Work instructions: Transcribe the part of the boat-painting forum thread below between "looks like you" and "for the DYI.", inclusive.

Text passage:

* * * * * * *

Also I took some picture outside how far up on the boat do i need to go non ablative? What other kind of paint do i use for the rest up to the rubrail?


----------



## sailortjk1 (Dec 20, 2005)

SailingFlorida said:


> Also I took some picture outside how far up on the boat do i need to go non ablative? What other kind of paint do i use for the rest up to the rubrail?


looks like you already have an existing water line, just follow that. Unless you think you need to modify it for some reason.

Lots of Topsides Paint out there. Thats like asking what anchor I should carry. Your going to have to do some research. A talk with your local chandler will help. Awlgrip, Awlcraft, are a couple but they can be expensive and difficult to use for the DYI.

This link might help, it has some tips on DIY Topside Painting.

Sailing World - The Do-It-Yourself Topside Paint Job


----------



## AllThumbs (Jul 12, 2008)

All the black gets ablative bottom paint.


----------



## baboon (Aug 7, 2008)

Ablative bottom paint makes sense if you are going to store her in the water, but think twice about painting above the waterline. Gelcoat is pretty amazing stuff and can often be brought back to life with a polish and wax job. Topside painting is expensive, difficult to repair when (not IF) damaged, and will do nothing to improve the comfort or performance of your boat. If you must paint, wait until you have sailed a season first and have learned how your craft handles. You will be less likely to bounce of a dock and mess up hours of hard work painting the hull. One of the those "don't ask me how I know" statements.


----------



## arf145 (Jul 25, 2007)

baboon said:


> ... think twice about painting above the waterline. Gelcoat is pretty amazing stuff and can often be brought back to life with a polish and wax job.


I was thinking the same thing baboon. From that picture the gelcoat doesn't look all that bad. I'd be surprised if it couldn't be made to shine. OP might want to check out MaineSail's write ups on resuscitating gelcoat.


----------

* * * * * * *

Dataset:
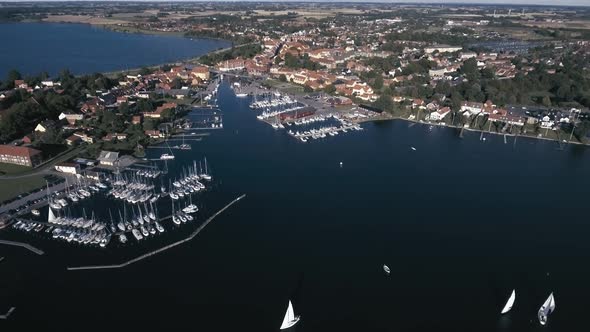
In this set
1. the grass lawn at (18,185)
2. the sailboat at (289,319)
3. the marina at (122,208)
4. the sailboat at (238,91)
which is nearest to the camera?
the sailboat at (289,319)

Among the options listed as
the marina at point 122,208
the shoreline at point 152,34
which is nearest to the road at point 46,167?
the marina at point 122,208

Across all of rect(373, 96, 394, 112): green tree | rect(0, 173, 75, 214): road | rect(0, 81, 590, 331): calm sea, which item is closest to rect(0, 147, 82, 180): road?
rect(0, 173, 75, 214): road

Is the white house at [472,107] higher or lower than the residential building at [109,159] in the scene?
higher

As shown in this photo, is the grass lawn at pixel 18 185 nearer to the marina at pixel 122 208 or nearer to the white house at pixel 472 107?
the marina at pixel 122 208

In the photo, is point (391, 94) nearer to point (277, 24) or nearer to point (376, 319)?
point (376, 319)

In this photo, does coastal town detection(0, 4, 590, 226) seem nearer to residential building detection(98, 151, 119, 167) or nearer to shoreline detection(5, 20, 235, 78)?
residential building detection(98, 151, 119, 167)

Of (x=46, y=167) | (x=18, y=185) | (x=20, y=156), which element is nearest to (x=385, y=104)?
Result: (x=46, y=167)

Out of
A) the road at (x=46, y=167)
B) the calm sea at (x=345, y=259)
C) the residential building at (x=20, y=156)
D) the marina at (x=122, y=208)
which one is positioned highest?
the residential building at (x=20, y=156)
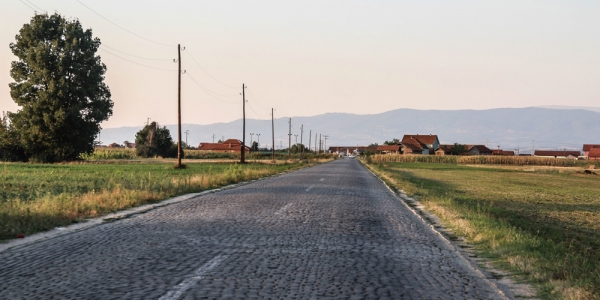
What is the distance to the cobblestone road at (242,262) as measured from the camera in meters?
6.50

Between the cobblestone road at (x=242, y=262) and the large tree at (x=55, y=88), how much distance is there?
50.5 metres

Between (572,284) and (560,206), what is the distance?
17230mm

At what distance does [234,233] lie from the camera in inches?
431

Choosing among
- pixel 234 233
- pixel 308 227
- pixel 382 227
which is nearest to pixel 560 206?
pixel 382 227

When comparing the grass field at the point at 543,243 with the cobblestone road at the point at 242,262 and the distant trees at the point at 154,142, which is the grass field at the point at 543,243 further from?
the distant trees at the point at 154,142

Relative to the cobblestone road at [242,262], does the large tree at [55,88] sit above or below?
above

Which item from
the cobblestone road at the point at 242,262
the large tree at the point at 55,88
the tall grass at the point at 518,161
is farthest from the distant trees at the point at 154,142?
the cobblestone road at the point at 242,262

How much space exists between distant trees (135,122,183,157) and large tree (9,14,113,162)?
4942cm

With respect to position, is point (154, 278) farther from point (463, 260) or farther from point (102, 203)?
point (102, 203)

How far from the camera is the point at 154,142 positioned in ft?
377

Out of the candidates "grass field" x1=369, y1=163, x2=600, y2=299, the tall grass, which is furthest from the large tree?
the tall grass

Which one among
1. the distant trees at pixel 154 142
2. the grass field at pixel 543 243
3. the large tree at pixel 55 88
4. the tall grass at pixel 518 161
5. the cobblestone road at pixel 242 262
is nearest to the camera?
the cobblestone road at pixel 242 262

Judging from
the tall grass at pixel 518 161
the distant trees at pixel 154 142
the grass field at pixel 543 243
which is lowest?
the grass field at pixel 543 243

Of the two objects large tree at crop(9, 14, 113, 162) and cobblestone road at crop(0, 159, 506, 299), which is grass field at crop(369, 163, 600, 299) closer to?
cobblestone road at crop(0, 159, 506, 299)
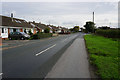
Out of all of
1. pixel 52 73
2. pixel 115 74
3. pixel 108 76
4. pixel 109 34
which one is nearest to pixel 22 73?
pixel 52 73

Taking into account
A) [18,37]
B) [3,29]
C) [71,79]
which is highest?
[3,29]

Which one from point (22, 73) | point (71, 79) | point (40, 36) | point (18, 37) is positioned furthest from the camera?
point (40, 36)

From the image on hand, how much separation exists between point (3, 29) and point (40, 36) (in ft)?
26.6

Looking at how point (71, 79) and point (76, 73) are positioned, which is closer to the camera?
point (71, 79)

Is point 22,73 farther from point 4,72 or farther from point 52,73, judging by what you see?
point 52,73

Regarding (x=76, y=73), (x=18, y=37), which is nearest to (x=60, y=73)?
(x=76, y=73)

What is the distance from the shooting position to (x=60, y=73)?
5.24 m

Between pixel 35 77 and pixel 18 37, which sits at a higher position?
pixel 18 37

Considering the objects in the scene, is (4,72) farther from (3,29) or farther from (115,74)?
(3,29)

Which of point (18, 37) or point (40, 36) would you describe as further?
point (40, 36)

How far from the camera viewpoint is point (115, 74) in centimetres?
489

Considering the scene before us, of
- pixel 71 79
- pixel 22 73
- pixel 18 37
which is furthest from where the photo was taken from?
pixel 18 37

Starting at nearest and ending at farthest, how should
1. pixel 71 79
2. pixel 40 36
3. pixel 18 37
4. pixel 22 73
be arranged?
pixel 71 79 < pixel 22 73 < pixel 18 37 < pixel 40 36

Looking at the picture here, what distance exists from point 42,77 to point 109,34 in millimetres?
28183
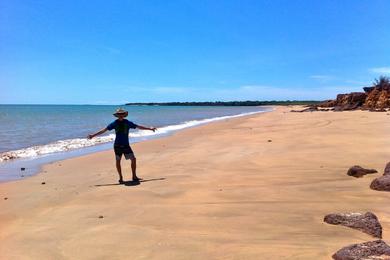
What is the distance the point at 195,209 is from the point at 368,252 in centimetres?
294

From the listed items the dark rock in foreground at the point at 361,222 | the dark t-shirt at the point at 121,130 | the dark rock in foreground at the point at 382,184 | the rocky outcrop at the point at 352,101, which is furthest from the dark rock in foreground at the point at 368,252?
the rocky outcrop at the point at 352,101

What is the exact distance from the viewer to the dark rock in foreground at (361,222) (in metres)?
4.98

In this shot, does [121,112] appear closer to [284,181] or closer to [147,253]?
[284,181]

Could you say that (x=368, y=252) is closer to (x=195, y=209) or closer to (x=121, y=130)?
(x=195, y=209)

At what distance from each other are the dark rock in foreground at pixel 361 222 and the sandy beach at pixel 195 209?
A: 0.28 feet

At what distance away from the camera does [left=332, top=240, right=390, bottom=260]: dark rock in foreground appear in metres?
3.87

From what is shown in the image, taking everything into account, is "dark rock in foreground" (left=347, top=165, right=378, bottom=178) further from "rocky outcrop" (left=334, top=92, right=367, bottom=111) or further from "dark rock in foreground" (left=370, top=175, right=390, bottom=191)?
"rocky outcrop" (left=334, top=92, right=367, bottom=111)

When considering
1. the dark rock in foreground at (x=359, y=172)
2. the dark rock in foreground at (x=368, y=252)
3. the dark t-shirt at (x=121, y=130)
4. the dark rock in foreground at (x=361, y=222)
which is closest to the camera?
the dark rock in foreground at (x=368, y=252)

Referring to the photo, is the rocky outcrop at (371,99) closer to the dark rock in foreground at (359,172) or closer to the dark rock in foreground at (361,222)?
the dark rock in foreground at (359,172)

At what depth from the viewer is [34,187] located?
8.94 metres

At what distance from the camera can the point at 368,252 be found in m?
3.92

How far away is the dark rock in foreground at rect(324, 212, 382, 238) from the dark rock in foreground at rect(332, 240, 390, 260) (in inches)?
38.6

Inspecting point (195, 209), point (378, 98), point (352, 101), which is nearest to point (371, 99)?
point (378, 98)

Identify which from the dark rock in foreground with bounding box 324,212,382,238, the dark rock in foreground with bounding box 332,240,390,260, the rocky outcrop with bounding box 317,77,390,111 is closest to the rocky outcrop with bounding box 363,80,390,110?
the rocky outcrop with bounding box 317,77,390,111
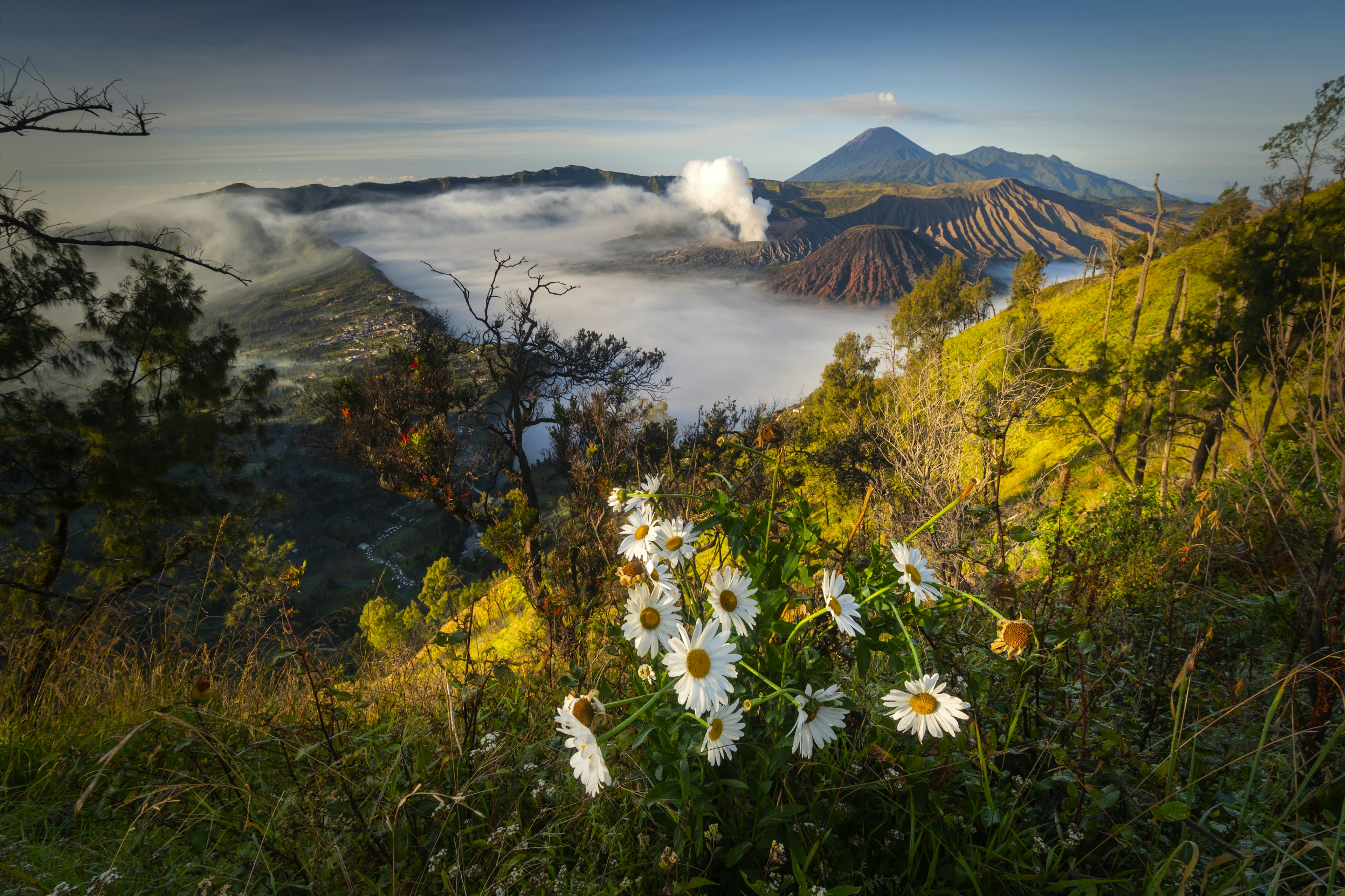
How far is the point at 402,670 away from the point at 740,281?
548 feet

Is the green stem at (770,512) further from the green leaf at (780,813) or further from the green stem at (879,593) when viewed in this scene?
the green leaf at (780,813)

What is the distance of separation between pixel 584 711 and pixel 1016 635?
808 mm

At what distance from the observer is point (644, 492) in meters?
1.37

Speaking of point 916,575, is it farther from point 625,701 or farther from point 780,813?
point 625,701

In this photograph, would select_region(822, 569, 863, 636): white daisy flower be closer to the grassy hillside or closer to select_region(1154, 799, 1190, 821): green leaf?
select_region(1154, 799, 1190, 821): green leaf

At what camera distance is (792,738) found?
3.82 feet

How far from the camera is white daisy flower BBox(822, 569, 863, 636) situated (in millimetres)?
1013

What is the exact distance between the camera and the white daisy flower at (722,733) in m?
0.98

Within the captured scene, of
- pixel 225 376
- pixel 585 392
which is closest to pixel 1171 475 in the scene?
pixel 585 392

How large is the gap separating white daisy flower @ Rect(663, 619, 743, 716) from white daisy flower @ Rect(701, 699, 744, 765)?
31 mm

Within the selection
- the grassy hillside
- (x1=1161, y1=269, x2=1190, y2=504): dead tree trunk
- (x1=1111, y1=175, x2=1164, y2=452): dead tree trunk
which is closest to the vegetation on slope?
the grassy hillside

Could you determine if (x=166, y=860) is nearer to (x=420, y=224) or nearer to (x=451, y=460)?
(x=451, y=460)

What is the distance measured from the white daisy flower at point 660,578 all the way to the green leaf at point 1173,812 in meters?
0.98

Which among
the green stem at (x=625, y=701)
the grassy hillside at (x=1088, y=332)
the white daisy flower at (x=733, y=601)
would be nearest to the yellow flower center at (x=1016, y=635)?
the white daisy flower at (x=733, y=601)
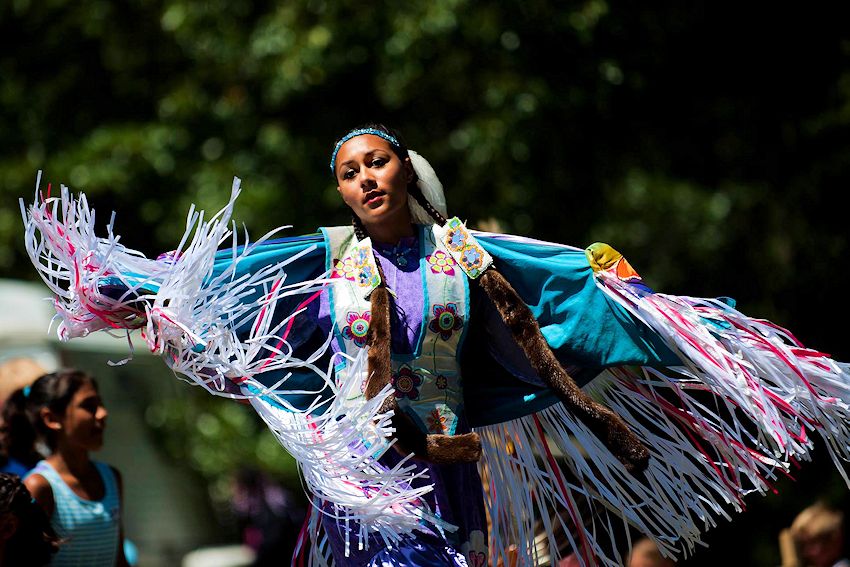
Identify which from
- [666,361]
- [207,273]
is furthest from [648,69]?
[207,273]

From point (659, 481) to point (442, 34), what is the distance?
13.5 feet

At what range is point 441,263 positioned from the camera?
4160mm

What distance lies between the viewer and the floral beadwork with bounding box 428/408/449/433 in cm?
407

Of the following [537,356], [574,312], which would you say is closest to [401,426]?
[537,356]

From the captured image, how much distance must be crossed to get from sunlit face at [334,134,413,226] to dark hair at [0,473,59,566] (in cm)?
144

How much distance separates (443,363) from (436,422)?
19cm

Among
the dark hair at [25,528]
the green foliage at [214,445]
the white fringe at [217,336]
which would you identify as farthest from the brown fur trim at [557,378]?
the green foliage at [214,445]

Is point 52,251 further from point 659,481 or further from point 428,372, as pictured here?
point 659,481

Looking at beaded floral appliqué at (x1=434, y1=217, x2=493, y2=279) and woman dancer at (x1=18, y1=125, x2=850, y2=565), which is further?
beaded floral appliqué at (x1=434, y1=217, x2=493, y2=279)

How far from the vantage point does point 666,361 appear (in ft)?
14.0

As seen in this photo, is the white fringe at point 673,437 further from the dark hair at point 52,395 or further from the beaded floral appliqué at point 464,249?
the dark hair at point 52,395

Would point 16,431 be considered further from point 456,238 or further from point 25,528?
point 456,238

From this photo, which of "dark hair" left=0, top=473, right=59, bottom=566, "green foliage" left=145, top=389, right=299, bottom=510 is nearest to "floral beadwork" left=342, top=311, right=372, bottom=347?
"dark hair" left=0, top=473, right=59, bottom=566

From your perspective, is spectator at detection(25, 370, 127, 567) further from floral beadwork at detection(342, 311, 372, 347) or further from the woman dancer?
floral beadwork at detection(342, 311, 372, 347)
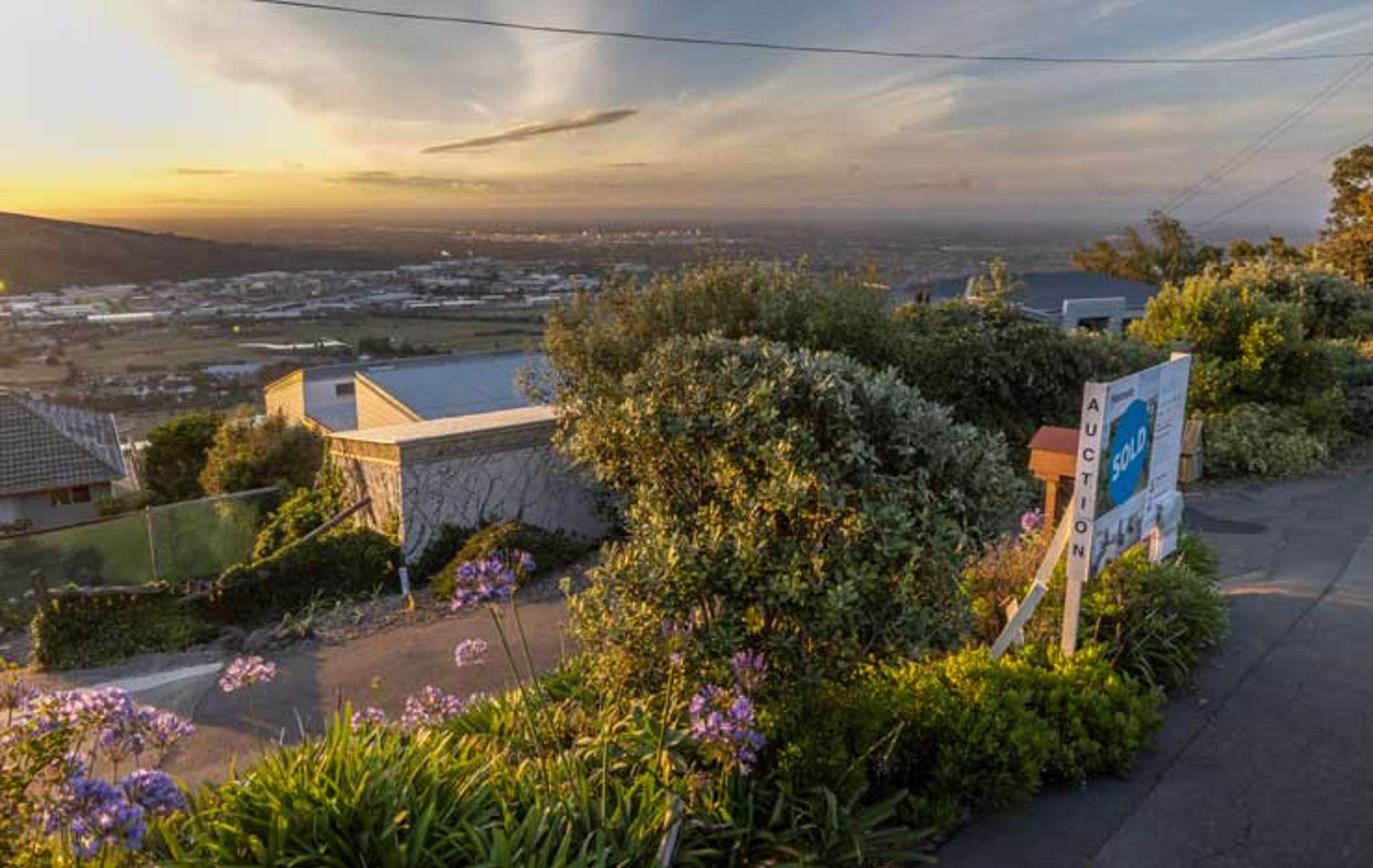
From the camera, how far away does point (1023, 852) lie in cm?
382

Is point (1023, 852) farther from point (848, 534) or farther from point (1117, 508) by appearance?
point (1117, 508)

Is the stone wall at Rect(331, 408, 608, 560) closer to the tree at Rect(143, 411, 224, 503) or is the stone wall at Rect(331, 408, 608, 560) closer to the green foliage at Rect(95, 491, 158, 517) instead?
the green foliage at Rect(95, 491, 158, 517)

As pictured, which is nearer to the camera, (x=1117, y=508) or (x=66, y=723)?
(x=66, y=723)

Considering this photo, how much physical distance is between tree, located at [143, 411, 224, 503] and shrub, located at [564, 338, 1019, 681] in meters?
21.3

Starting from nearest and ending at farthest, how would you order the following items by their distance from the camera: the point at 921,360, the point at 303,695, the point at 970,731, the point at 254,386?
the point at 970,731 < the point at 303,695 < the point at 921,360 < the point at 254,386

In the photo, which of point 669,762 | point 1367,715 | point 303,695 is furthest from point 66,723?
point 1367,715

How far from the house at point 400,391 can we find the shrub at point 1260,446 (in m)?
11.9

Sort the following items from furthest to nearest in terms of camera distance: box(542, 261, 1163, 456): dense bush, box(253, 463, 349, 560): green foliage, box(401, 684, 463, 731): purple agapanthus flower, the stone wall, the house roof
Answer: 1. the house roof
2. box(542, 261, 1163, 456): dense bush
3. box(253, 463, 349, 560): green foliage
4. the stone wall
5. box(401, 684, 463, 731): purple agapanthus flower

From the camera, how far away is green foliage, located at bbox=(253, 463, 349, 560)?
10.6m

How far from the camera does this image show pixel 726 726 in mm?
3254

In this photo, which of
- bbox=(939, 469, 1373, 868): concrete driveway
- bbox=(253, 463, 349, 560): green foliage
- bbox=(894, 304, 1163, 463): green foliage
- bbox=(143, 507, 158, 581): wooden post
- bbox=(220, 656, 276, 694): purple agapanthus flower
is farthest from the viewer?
bbox=(894, 304, 1163, 463): green foliage

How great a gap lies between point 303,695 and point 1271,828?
6.16 meters

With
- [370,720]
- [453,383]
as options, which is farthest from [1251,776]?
[453,383]

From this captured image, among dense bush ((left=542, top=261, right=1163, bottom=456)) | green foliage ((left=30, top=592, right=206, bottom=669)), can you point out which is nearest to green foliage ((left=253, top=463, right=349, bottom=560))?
green foliage ((left=30, top=592, right=206, bottom=669))
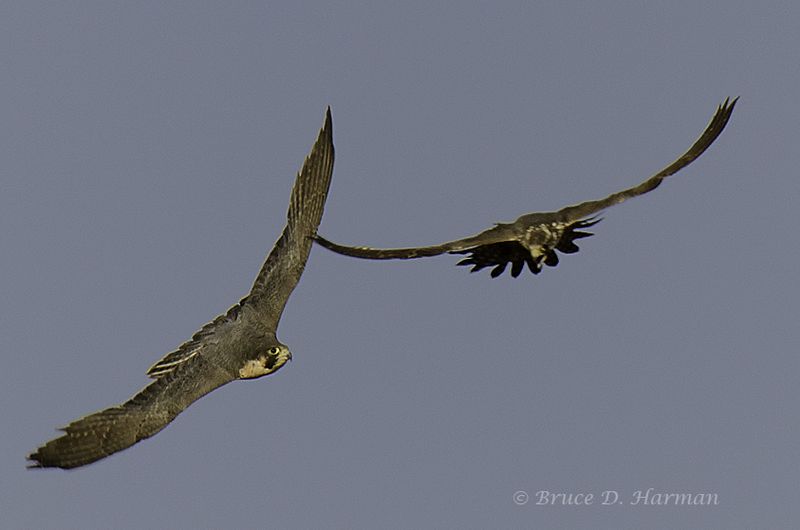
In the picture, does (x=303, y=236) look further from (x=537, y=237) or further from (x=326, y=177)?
(x=537, y=237)

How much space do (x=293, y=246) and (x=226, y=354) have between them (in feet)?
9.26

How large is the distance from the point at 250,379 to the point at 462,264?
433cm

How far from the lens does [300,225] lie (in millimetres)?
30375

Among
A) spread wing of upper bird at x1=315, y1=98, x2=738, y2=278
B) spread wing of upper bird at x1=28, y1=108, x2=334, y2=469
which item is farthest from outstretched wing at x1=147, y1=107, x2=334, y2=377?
spread wing of upper bird at x1=315, y1=98, x2=738, y2=278

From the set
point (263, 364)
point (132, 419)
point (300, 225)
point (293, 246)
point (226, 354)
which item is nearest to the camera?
point (132, 419)

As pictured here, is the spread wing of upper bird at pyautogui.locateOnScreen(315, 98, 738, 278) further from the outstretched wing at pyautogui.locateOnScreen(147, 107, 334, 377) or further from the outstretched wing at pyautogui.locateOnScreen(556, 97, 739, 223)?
the outstretched wing at pyautogui.locateOnScreen(147, 107, 334, 377)

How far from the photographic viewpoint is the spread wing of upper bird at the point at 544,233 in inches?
1081

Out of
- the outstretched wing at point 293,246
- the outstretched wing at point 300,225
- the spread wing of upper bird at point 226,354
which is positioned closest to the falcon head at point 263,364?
the spread wing of upper bird at point 226,354

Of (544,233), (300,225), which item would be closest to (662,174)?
(544,233)

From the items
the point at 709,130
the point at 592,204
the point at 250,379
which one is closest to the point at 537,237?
the point at 592,204

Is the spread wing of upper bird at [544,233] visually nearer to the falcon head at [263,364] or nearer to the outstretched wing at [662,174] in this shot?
the outstretched wing at [662,174]

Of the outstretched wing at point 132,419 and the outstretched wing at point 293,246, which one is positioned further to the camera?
the outstretched wing at point 293,246

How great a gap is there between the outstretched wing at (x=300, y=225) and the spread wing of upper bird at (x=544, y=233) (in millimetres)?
3377

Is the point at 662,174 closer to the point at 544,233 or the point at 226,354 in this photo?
the point at 544,233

* * * * * * *

Answer:
looks like you already have an existing water line, just follow that. Unless you think you need to modify it for some reason.

Lots of Topsides Paint out there. Thats like asking what anchor I should carry. Your going to have to do some research. A talk with your local chandler will help. Awlgrip, Awlcraft, are a couple but they can be expensive and difficult to use for the DYI.